Featured 19th Century Painter: SYLVESTER PHELPS HODGDON (AMERICAN 1830 - 1906)
- June 22, 2020 14:22
Sylvester Phelps Hodgdon was born in Salem, Massachusetts on Christmas Day 1830, the son of a wealthy Salem currier. His formal art training was with Salem portrait painter, Edward Holyoke Jr, and it was as a portrait painter by which he first made a living as an artist. Circa 1855 Hodgdon was employed by lithographer L. H. Bradford and studying painting and lithography with White Mountain School and North Conway art colony founder Benjamin Champney. Hodgdson was one of a number of artists invited by Champney to paint with him at his summer residence in North Conway.
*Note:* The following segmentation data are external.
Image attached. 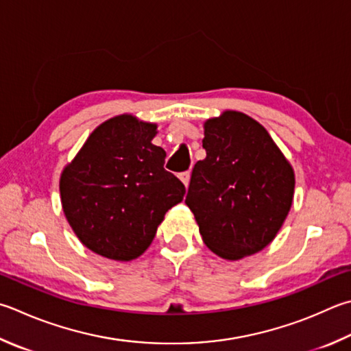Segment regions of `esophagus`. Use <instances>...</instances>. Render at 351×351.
<instances>
[{
  "instance_id": "34e87169",
  "label": "esophagus",
  "mask_w": 351,
  "mask_h": 351,
  "mask_svg": "<svg viewBox=\"0 0 351 351\" xmlns=\"http://www.w3.org/2000/svg\"><path fill=\"white\" fill-rule=\"evenodd\" d=\"M178 177H180V180L183 182V184H184V186H186L188 188V184H189V180H191V173H189V171H184V173H182L180 176H178Z\"/></svg>"
}]
</instances>
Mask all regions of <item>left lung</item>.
Instances as JSON below:
<instances>
[{"label": "left lung", "instance_id": "obj_1", "mask_svg": "<svg viewBox=\"0 0 351 351\" xmlns=\"http://www.w3.org/2000/svg\"><path fill=\"white\" fill-rule=\"evenodd\" d=\"M203 148L184 203L204 244L226 260L260 252L292 206V167L264 127L238 111L204 123Z\"/></svg>", "mask_w": 351, "mask_h": 351}]
</instances>
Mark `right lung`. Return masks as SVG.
<instances>
[{
  "instance_id": "right-lung-1",
  "label": "right lung",
  "mask_w": 351,
  "mask_h": 351,
  "mask_svg": "<svg viewBox=\"0 0 351 351\" xmlns=\"http://www.w3.org/2000/svg\"><path fill=\"white\" fill-rule=\"evenodd\" d=\"M157 127L130 114L93 131L59 182L64 214L84 246L116 261L141 256L184 184L163 168L167 153L151 143Z\"/></svg>"
}]
</instances>
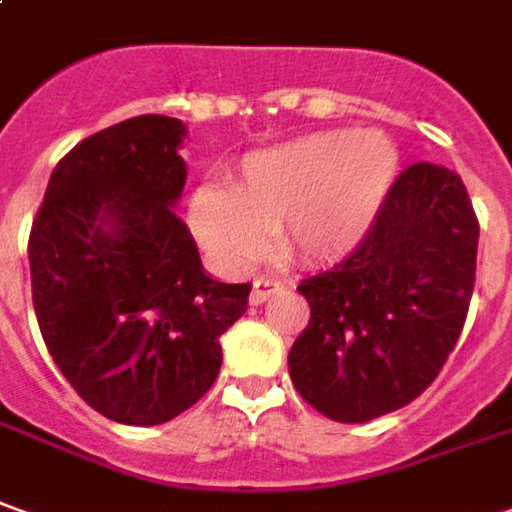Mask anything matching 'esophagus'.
<instances>
[{"mask_svg":"<svg viewBox=\"0 0 512 512\" xmlns=\"http://www.w3.org/2000/svg\"><path fill=\"white\" fill-rule=\"evenodd\" d=\"M283 291V283L277 280V277H257L255 285H252V305H260V302H266L274 294H280Z\"/></svg>","mask_w":512,"mask_h":512,"instance_id":"34e87169","label":"esophagus"}]
</instances>
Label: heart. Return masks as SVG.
<instances>
[{
  "mask_svg": "<svg viewBox=\"0 0 512 512\" xmlns=\"http://www.w3.org/2000/svg\"><path fill=\"white\" fill-rule=\"evenodd\" d=\"M401 156L381 131H322L243 159L227 190L201 184L190 198L198 241L235 266L280 229L297 263L342 260L373 229L398 179Z\"/></svg>",
  "mask_w": 512,
  "mask_h": 512,
  "instance_id": "obj_1",
  "label": "heart"
}]
</instances>
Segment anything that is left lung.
Instances as JSON below:
<instances>
[{"label":"left lung","mask_w":512,"mask_h":512,"mask_svg":"<svg viewBox=\"0 0 512 512\" xmlns=\"http://www.w3.org/2000/svg\"><path fill=\"white\" fill-rule=\"evenodd\" d=\"M476 243L460 176L431 162L403 170L358 249L297 285L311 319L288 373L305 403L339 423H367L415 401L460 339Z\"/></svg>","instance_id":"8db88e82"}]
</instances>
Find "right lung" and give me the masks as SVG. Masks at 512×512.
Returning <instances> with one entry per match:
<instances>
[{
	"mask_svg": "<svg viewBox=\"0 0 512 512\" xmlns=\"http://www.w3.org/2000/svg\"><path fill=\"white\" fill-rule=\"evenodd\" d=\"M184 125L139 114L55 165L27 241L33 308L52 361L95 412L156 426L207 395L221 333L249 283H218L173 204Z\"/></svg>",
	"mask_w": 512,
	"mask_h": 512,
	"instance_id": "obj_1",
	"label": "right lung"
}]
</instances>
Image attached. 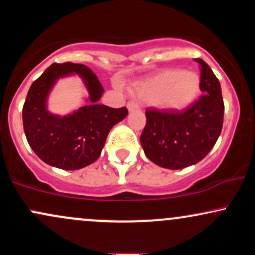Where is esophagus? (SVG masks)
<instances>
[{
    "instance_id": "34e87169",
    "label": "esophagus",
    "mask_w": 255,
    "mask_h": 255,
    "mask_svg": "<svg viewBox=\"0 0 255 255\" xmlns=\"http://www.w3.org/2000/svg\"><path fill=\"white\" fill-rule=\"evenodd\" d=\"M127 108H128V110H129V111H137L140 109L139 105H137L135 102H128Z\"/></svg>"
}]
</instances>
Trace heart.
Here are the masks:
<instances>
[{"instance_id":"heart-1","label":"heart","mask_w":255,"mask_h":255,"mask_svg":"<svg viewBox=\"0 0 255 255\" xmlns=\"http://www.w3.org/2000/svg\"><path fill=\"white\" fill-rule=\"evenodd\" d=\"M200 91V78L183 69H165L134 86V95L166 110L189 107Z\"/></svg>"}]
</instances>
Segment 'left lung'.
Segmentation results:
<instances>
[{
  "label": "left lung",
  "mask_w": 255,
  "mask_h": 255,
  "mask_svg": "<svg viewBox=\"0 0 255 255\" xmlns=\"http://www.w3.org/2000/svg\"><path fill=\"white\" fill-rule=\"evenodd\" d=\"M203 95L183 111L147 109L140 142L146 157L162 168L177 169L197 164L212 150L223 127L224 103L221 84L201 58Z\"/></svg>",
  "instance_id": "left-lung-1"
}]
</instances>
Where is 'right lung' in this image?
I'll return each mask as SVG.
<instances>
[{
    "instance_id": "1",
    "label": "right lung",
    "mask_w": 255,
    "mask_h": 255,
    "mask_svg": "<svg viewBox=\"0 0 255 255\" xmlns=\"http://www.w3.org/2000/svg\"><path fill=\"white\" fill-rule=\"evenodd\" d=\"M77 72L89 90V104L71 116H52L46 98L57 78ZM104 89L89 67L79 63H54L28 90L22 124L28 145L43 162L63 170H78L101 156L111 128L127 116V108L98 104Z\"/></svg>"
}]
</instances>
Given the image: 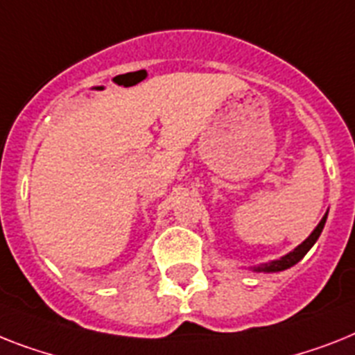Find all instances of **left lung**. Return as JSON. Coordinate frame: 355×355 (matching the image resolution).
<instances>
[{
    "label": "left lung",
    "mask_w": 355,
    "mask_h": 355,
    "mask_svg": "<svg viewBox=\"0 0 355 355\" xmlns=\"http://www.w3.org/2000/svg\"><path fill=\"white\" fill-rule=\"evenodd\" d=\"M327 216H329V212L324 214L323 219L319 221L318 227L312 230V234H310L306 239H304L301 245H297V247L294 248L292 252H288V254H285L283 257H279V259H274V261H268V263H261V265L257 266H250V270L254 272H265V274H272V272H281V270H286V268H290V266H294L295 263H300L301 259L304 257V254L310 250V248L314 247V243L318 241L319 236H321V232H323L324 228V223H327Z\"/></svg>",
    "instance_id": "1"
}]
</instances>
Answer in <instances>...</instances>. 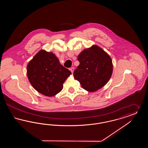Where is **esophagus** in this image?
<instances>
[{"instance_id": "1", "label": "esophagus", "mask_w": 148, "mask_h": 148, "mask_svg": "<svg viewBox=\"0 0 148 148\" xmlns=\"http://www.w3.org/2000/svg\"><path fill=\"white\" fill-rule=\"evenodd\" d=\"M70 71H71V72L72 73H73V72H74V68H73V67L71 68V69H70Z\"/></svg>"}]
</instances>
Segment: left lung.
Returning a JSON list of instances; mask_svg holds the SVG:
<instances>
[{"mask_svg": "<svg viewBox=\"0 0 148 148\" xmlns=\"http://www.w3.org/2000/svg\"><path fill=\"white\" fill-rule=\"evenodd\" d=\"M80 64L74 71V77L85 90L94 92L108 82L113 73L112 60L98 45L83 50L77 56Z\"/></svg>", "mask_w": 148, "mask_h": 148, "instance_id": "left-lung-1", "label": "left lung"}]
</instances>
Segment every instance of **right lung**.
Instances as JSON below:
<instances>
[{
    "instance_id": "right-lung-1",
    "label": "right lung",
    "mask_w": 148,
    "mask_h": 148,
    "mask_svg": "<svg viewBox=\"0 0 148 148\" xmlns=\"http://www.w3.org/2000/svg\"><path fill=\"white\" fill-rule=\"evenodd\" d=\"M27 74L37 92L52 97L62 91L64 82L71 73L60 63L53 53L41 49L28 64Z\"/></svg>"
}]
</instances>
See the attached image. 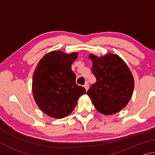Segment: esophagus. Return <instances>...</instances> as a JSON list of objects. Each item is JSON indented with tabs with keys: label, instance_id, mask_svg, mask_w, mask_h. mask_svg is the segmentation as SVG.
<instances>
[{
	"label": "esophagus",
	"instance_id": "1",
	"mask_svg": "<svg viewBox=\"0 0 155 155\" xmlns=\"http://www.w3.org/2000/svg\"><path fill=\"white\" fill-rule=\"evenodd\" d=\"M84 87H85L86 91H87L88 89H89V84L87 83H86L85 85H84Z\"/></svg>",
	"mask_w": 155,
	"mask_h": 155
}]
</instances>
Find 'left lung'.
I'll list each match as a JSON object with an SVG mask.
<instances>
[{"mask_svg": "<svg viewBox=\"0 0 155 155\" xmlns=\"http://www.w3.org/2000/svg\"><path fill=\"white\" fill-rule=\"evenodd\" d=\"M92 61L96 82L87 91L97 111L102 114H114L127 106L134 89V78L126 63L117 55L108 53L89 55Z\"/></svg>", "mask_w": 155, "mask_h": 155, "instance_id": "obj_1", "label": "left lung"}]
</instances>
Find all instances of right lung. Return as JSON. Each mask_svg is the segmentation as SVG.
Returning <instances> with one entry per match:
<instances>
[{
	"label": "right lung",
	"instance_id": "right-lung-1",
	"mask_svg": "<svg viewBox=\"0 0 155 155\" xmlns=\"http://www.w3.org/2000/svg\"><path fill=\"white\" fill-rule=\"evenodd\" d=\"M78 52L67 54L53 51L39 61L33 73L32 91L38 106L53 118H63L71 114L85 89L76 83L72 64Z\"/></svg>",
	"mask_w": 155,
	"mask_h": 155
}]
</instances>
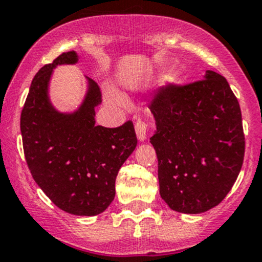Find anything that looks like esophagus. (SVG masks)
Returning <instances> with one entry per match:
<instances>
[{"label": "esophagus", "instance_id": "esophagus-1", "mask_svg": "<svg viewBox=\"0 0 262 262\" xmlns=\"http://www.w3.org/2000/svg\"><path fill=\"white\" fill-rule=\"evenodd\" d=\"M136 134L139 142H144L147 138V124L142 120H138L136 123Z\"/></svg>", "mask_w": 262, "mask_h": 262}]
</instances>
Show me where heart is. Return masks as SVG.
I'll list each match as a JSON object with an SVG mask.
<instances>
[{"instance_id":"b5f03b06","label":"heart","mask_w":262,"mask_h":262,"mask_svg":"<svg viewBox=\"0 0 262 262\" xmlns=\"http://www.w3.org/2000/svg\"><path fill=\"white\" fill-rule=\"evenodd\" d=\"M167 80L169 81V82H173V81H174V80H176V75H174V74H170V75L168 76V79H167ZM108 99H109L110 101H113V103H115V101H117V99H115L114 96H113V95H110V94L108 95Z\"/></svg>"}]
</instances>
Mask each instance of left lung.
<instances>
[{"instance_id": "8db88e82", "label": "left lung", "mask_w": 262, "mask_h": 262, "mask_svg": "<svg viewBox=\"0 0 262 262\" xmlns=\"http://www.w3.org/2000/svg\"><path fill=\"white\" fill-rule=\"evenodd\" d=\"M159 193L173 211L202 213L232 188L245 153L241 109L222 75L158 90L150 103Z\"/></svg>"}]
</instances>
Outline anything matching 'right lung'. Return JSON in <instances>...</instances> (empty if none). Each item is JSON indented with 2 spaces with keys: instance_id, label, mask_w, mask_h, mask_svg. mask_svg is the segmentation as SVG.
Returning a JSON list of instances; mask_svg holds the SVG:
<instances>
[{
  "instance_id": "obj_1",
  "label": "right lung",
  "mask_w": 262,
  "mask_h": 262,
  "mask_svg": "<svg viewBox=\"0 0 262 262\" xmlns=\"http://www.w3.org/2000/svg\"><path fill=\"white\" fill-rule=\"evenodd\" d=\"M78 62V54L69 51L38 70L21 113V136L32 178L54 205L76 216H95L114 200L115 178L136 149L137 137L132 122L118 128L96 125L101 94L89 78L78 109L59 112L52 105L54 69Z\"/></svg>"
}]
</instances>
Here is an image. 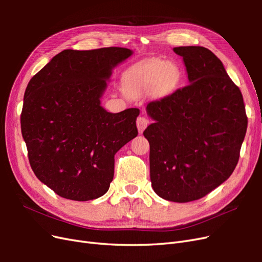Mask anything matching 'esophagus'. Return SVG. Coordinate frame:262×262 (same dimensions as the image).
<instances>
[{
    "label": "esophagus",
    "instance_id": "obj_1",
    "mask_svg": "<svg viewBox=\"0 0 262 262\" xmlns=\"http://www.w3.org/2000/svg\"><path fill=\"white\" fill-rule=\"evenodd\" d=\"M147 125H148V120H147L145 117H138V119H137V126H138L139 133L143 132Z\"/></svg>",
    "mask_w": 262,
    "mask_h": 262
}]
</instances>
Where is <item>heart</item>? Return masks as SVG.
I'll return each instance as SVG.
<instances>
[{
    "instance_id": "obj_1",
    "label": "heart",
    "mask_w": 262,
    "mask_h": 262,
    "mask_svg": "<svg viewBox=\"0 0 262 262\" xmlns=\"http://www.w3.org/2000/svg\"><path fill=\"white\" fill-rule=\"evenodd\" d=\"M181 80V70L177 63L152 59L139 63L125 74L124 93L137 98L147 92L154 97H164L175 91Z\"/></svg>"
}]
</instances>
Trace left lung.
Wrapping results in <instances>:
<instances>
[{
  "label": "left lung",
  "mask_w": 262,
  "mask_h": 262,
  "mask_svg": "<svg viewBox=\"0 0 262 262\" xmlns=\"http://www.w3.org/2000/svg\"><path fill=\"white\" fill-rule=\"evenodd\" d=\"M173 52L184 59L190 84L148 102L154 122L143 134L154 191L184 203L201 199L232 175L248 121L242 92L215 54L199 46Z\"/></svg>",
  "instance_id": "obj_1"
}]
</instances>
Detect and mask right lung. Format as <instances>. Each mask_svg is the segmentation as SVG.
Listing matches in <instances>:
<instances>
[{
    "instance_id": "add662e5",
    "label": "right lung",
    "mask_w": 262,
    "mask_h": 262,
    "mask_svg": "<svg viewBox=\"0 0 262 262\" xmlns=\"http://www.w3.org/2000/svg\"><path fill=\"white\" fill-rule=\"evenodd\" d=\"M132 53L119 47L63 50L26 87L20 126L31 169L62 198L104 195L115 154L138 136V108L112 114L100 105L113 69Z\"/></svg>"
}]
</instances>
He lived on Savin Hill in the Dorchester section of Boston and maintained a studio on Summer Street in Boston, and later at the Studio Building on Tremont Street. He also taught life classes at the Boston Museum of Fine Arts and the Boston Art Club. By this time he had switched from portraiture to primarily landscape painting. Hodgdson traveled widely through the northeast capturing the scenery of New York State’s Adirondack Mountains, and that of Massachusetts, Maine, Vermont, and New Hampshire, favoring New Hampshire’s White Mountains, especially Franconia Notch, and the coast of Maine. Hodgdson was a member of the Boston Art Club and the National Academy of Design. He exhibited at the the Boston Athenaeum (1858, 1863, 1865, and 1873); National Academy of Design (NYC, 1864-1868); Boston Art Club (1874, 1876, 1880, 1882); and the Art Association.